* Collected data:
※ ※ ※
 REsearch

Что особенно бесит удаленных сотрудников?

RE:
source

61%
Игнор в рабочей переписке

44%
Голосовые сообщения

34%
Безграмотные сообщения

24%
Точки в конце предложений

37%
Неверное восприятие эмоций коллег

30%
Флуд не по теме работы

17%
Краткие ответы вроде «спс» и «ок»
※ ※ ※
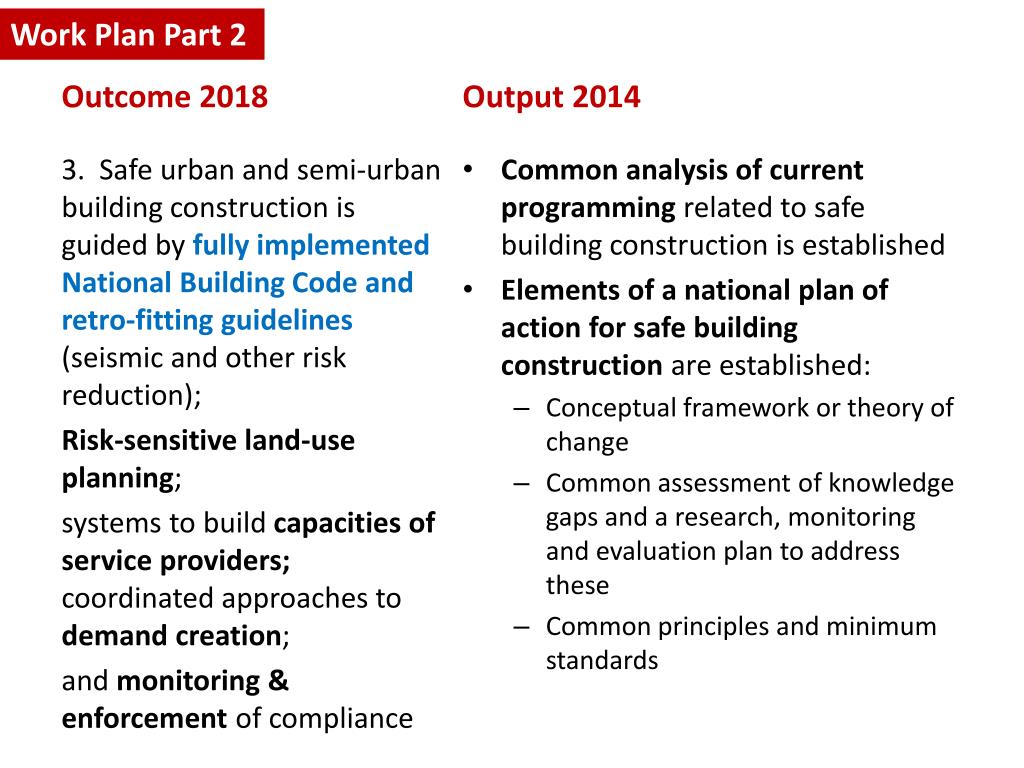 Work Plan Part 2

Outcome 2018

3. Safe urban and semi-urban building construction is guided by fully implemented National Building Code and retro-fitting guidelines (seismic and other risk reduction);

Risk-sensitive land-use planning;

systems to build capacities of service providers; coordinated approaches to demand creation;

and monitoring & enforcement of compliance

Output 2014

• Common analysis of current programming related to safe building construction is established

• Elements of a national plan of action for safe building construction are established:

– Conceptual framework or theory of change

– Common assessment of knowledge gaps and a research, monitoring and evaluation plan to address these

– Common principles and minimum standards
※ ※ ※
* ACTIVITY:
Each line above from the one with "construction is established" up to and including the one with "and minimum standards" must be set down exactly, and no line outside that span may appear.

* RESULT OF THIS TASK:
• Common analysis of current programming related to safe building construction is established

• Elements of a national plan of action for safe building construction are established:

– Conceptual framework or theory of change

– Common assessment of knowledge gaps and a research, monitoring and evaluation plan to address these

– Common principles and minimum standards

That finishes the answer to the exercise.